Excerpted passage:
Europe’s future energy system in four scenarios

Within the energy industry, there is widespread consensus that electricity markets in the European Union will grow substantially. After all, demand for electricity will increase significantly before the end of this decade, commensurate with the rising number of new EV registrations and the start of hydrogen production. In view of the European Green Deal, there will thus be a greater need for electricity from renewable energy sources. Meeting this rising demand will require a massive build-out of generation capacity, which will draw billions in investment – another apparently inevitable development. What remains uncertain, however, is the design of the future European energy system and whether the EU will achieve its self-imposed goal of net-zero emissions by 2050. Consulting firm Deloitte has developed various scenarios and published them in its latest study entitled ‘The Future of Energy is Growth’.

Source data:
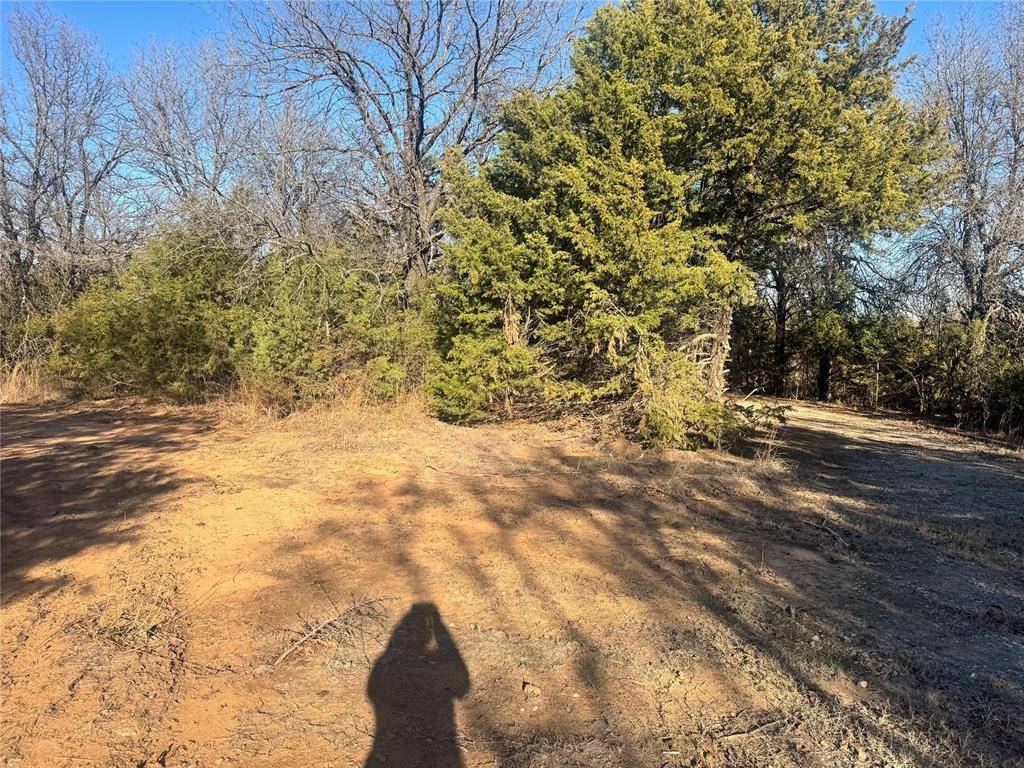 N 3390 RD, Chandler, OK 74834
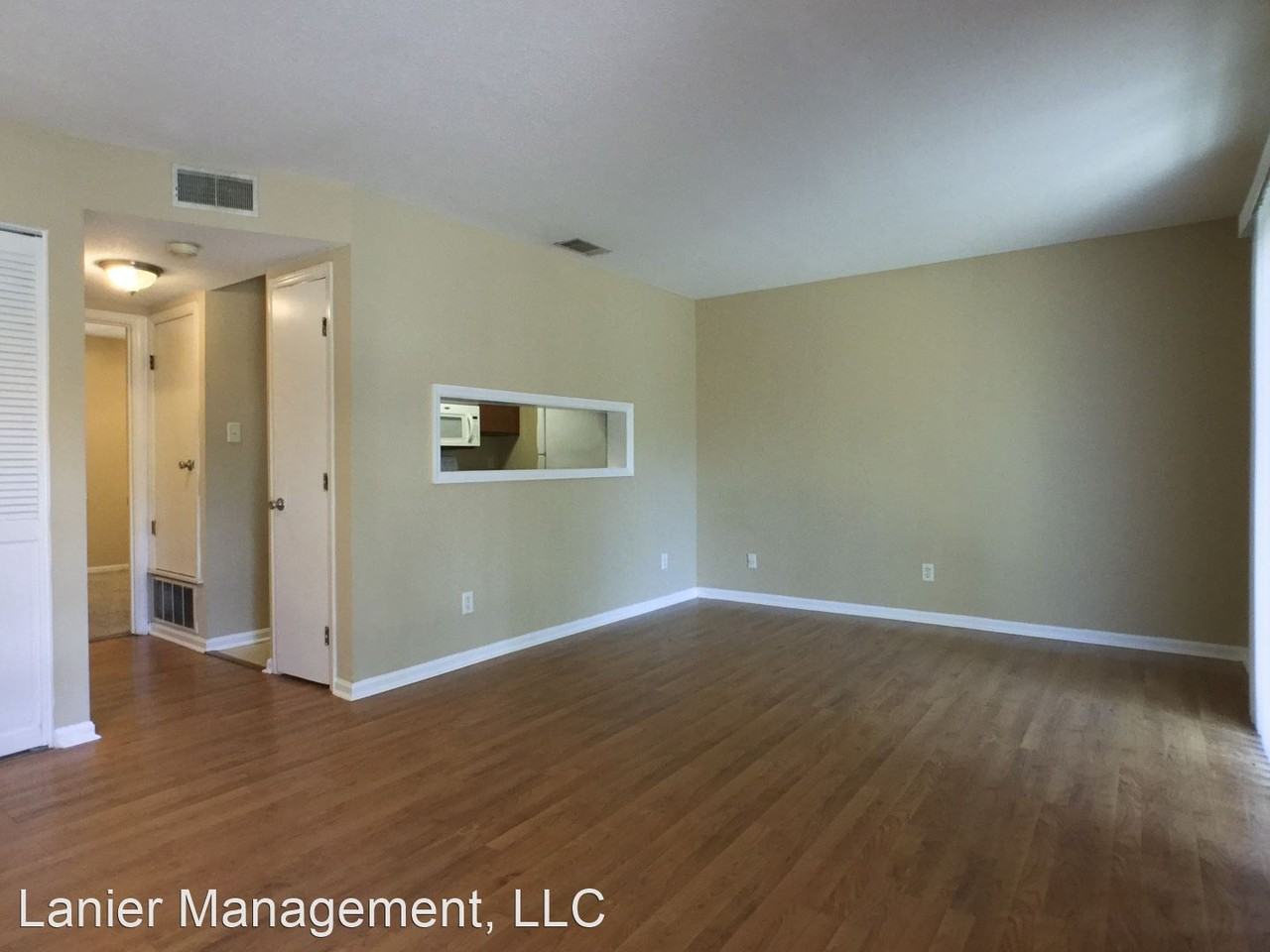 West Magnolia Ave - Photo 2 of 12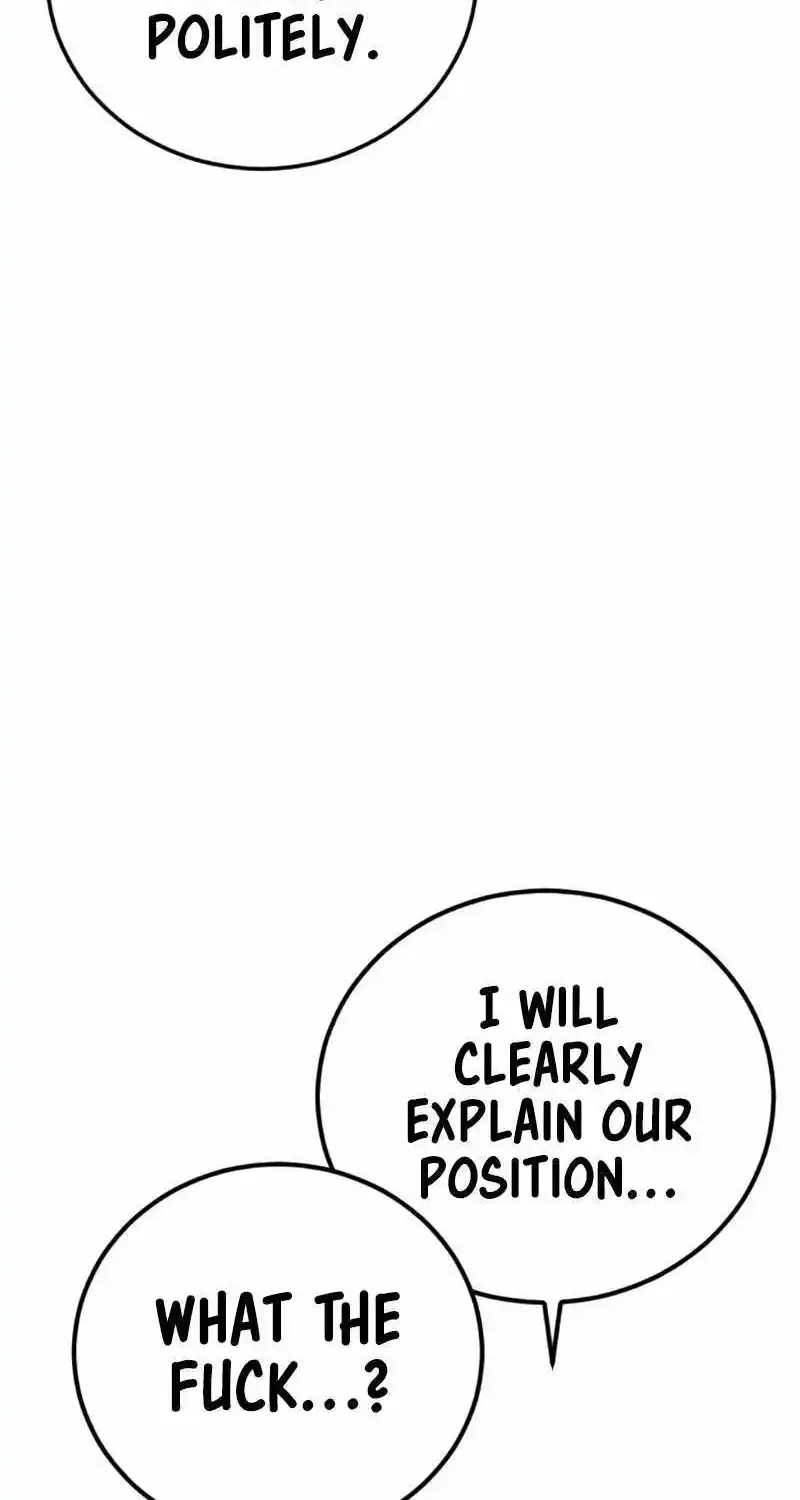 Read Director Kim chapter 154 image 168 on Lezhin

Activity:
In the passage on Europe's future energy system, what is the title of the Deloitte study that sets out the scenarios? The data has no role here.

Your response:
The Future of Energy is Growth